Anyway, our room was massive with the WC featuring a bath big enough to bathe a whole catholic family from 1930’s Limerick. It also had a bidet, a feature I have only previously tried to use just the once, with near cataclysmic results.
The bed was huge as well, in fact everything was, which had me wondering whether it was called MacDonald’s because everyone who stayed there was addicted to burgers and fries. Was this a Priory type place where fat fuckers in white gowns received electric shock treatment to convince them not to supersize?
So anyway, we put on our white uniform, left our padded cell…. sorry, room, and went to the spa area which I have to say, was all jolly good fun. There were ice rooms, salt rooms, steam rooms, a sauna, a bubbling swimming pool with a fountain, a normal swimming pool and a jacuzzi. There was also a gymnasium for weird people who prefer walking on a treadmill rather than by the surrounding river and garden areas.
I sat in one room which was apparently an infrared sauna where the heat was around about room temperature. I lasted about 10 minutes and was largely disappointed. Then a chap in the steam told me that my disappointment was possibly because it wasn’t working.
Before I got annoyed with the sarcastic bastard, he informed me that he was a member and that unless we were fans of open wallet surgery, we were better off avoiding having a meal at the hotel and going to an Italian restaurant he recommended by the Pulteney Bridge in the town centre.
This proved invaluable advice, as the Italian was delicious and there were great views across the road and onto the River Avon. It wasn’t cheap, but it wasn’t crazy expensive either. It’s called Joya if you are ever in Bath and you fancy a nice meal (for 2) for around £70.00 for starters mains and a bottle of decent wine.
Bath itself is a great City. There are loads of street markets, pubs, shops and street acts going on and there is a real cosmopolitan vibe to the place. I am a big fan of the Georgian Bath Stone architecture that is a major feature in and around the town. I highly recommend it.
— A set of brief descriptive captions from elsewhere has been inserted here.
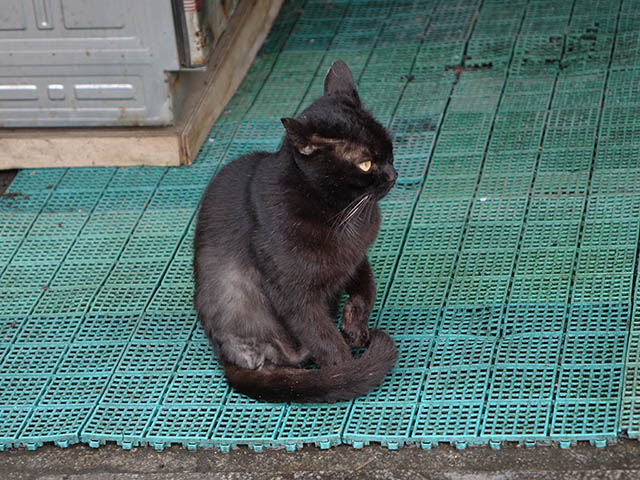 Cats of Houtong, #7118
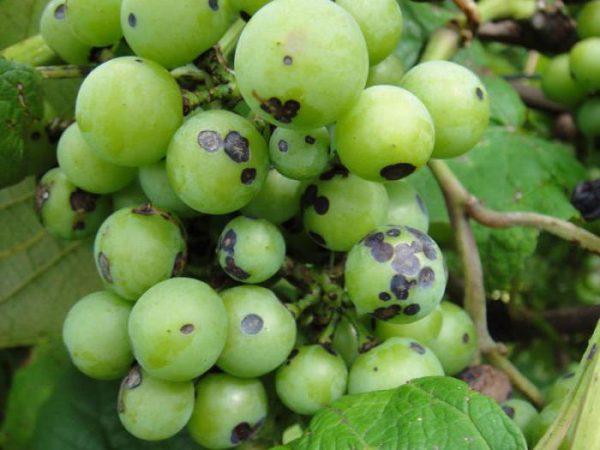 Antraknoz-vinograda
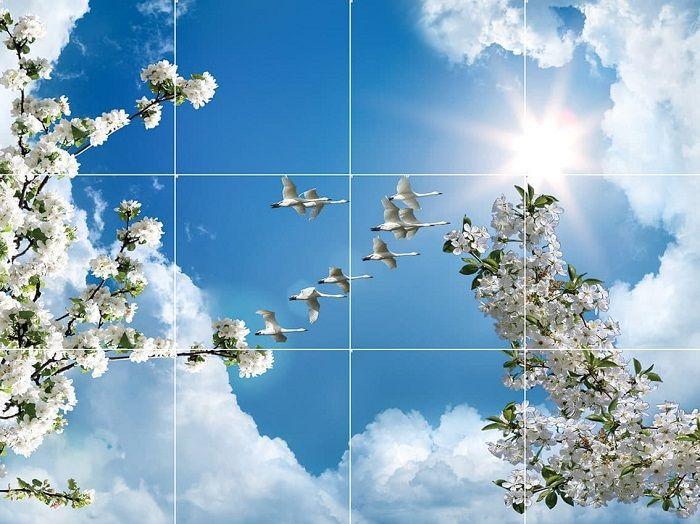 آسمان مجازی طرح شکوفه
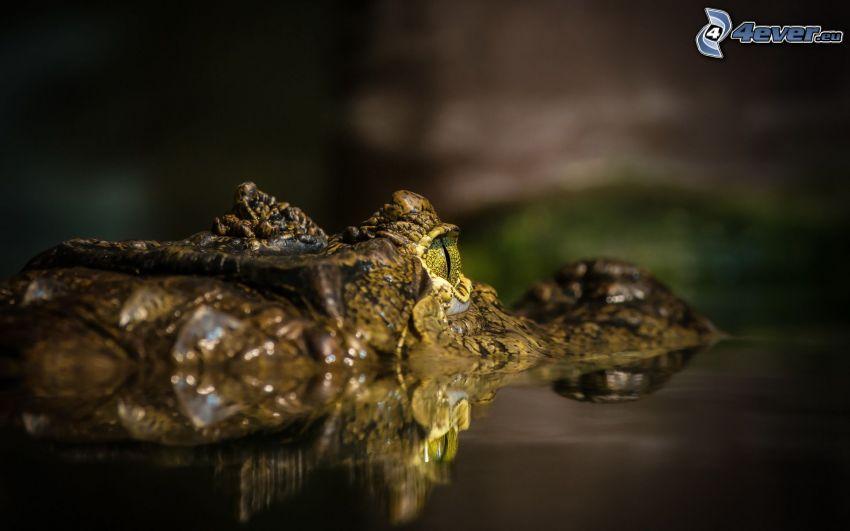 krokodíl, voda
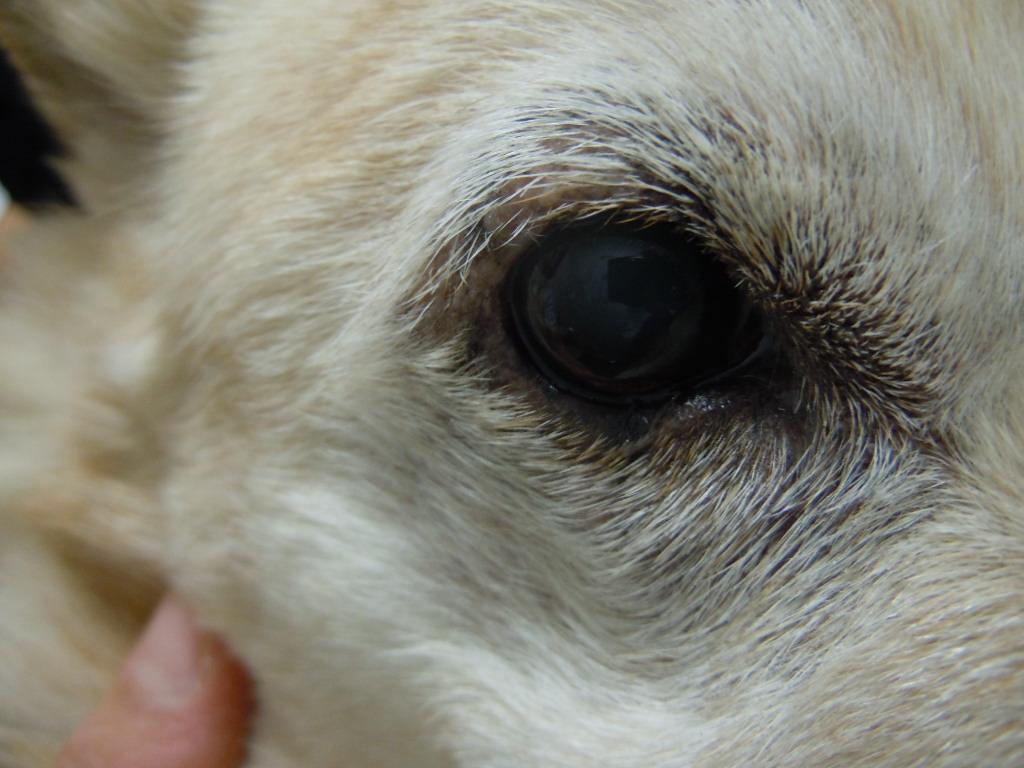 犬 眼瞼腫瘍 手術後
So anyway, after a nice meal we retired back to the hotel bar which was like a little library featuring some piss poor oil paintings of horses. It was quite cosy and with a G&T coming in at an impressive £12.00, I could see my children’s inheritance slipping through my fingers.
We got talking to a foreign couple, but I couldn’t really understand what they were on about until, with additional concentration on my part, I realised they were Welsh. It turned they had been in town and eaten the ‘best steak they had bloody had, you see, does it, was it, you see’.
We left them to it, had a nice sleep in a bed fit for Giant Haystacks and the next thing we knew we were having a cooked breakfast that for such a plush hotel, was a bit bland if I am honest. I could cook a better one myself but to be fair, I am never catering for more than 4 people rather than 200.
We then dressed up as mental patients again and made the most of the spa for a couple of hours before a stroll around town and back to hotel where I got the car all by myself and put our hand luggage in it with my own strong hands.
Bath is a cracking city and the hotel and staff were second to none if you are into being pampered and I have to say, it was all rather nice and dare I say it, healthy feeling, at least when I got used to fact that I wasn’t an extra in a modern adaptation of ‘One Flew Over the Cuckoo’s Nest’.
However, there will always be part of me that would prefer to be sat around a camp fire getting roaring drunk on bottles of cheap plonk whilst listening to a folk group singing songs about ancient battles against repression.
I think it all goes back to my dad sticking me up that tree. That apart, why, when you are are in a beautiful City like Bath, why would you choose to walk on a treadmill instead?
I will never, ever, understand the logic behind that.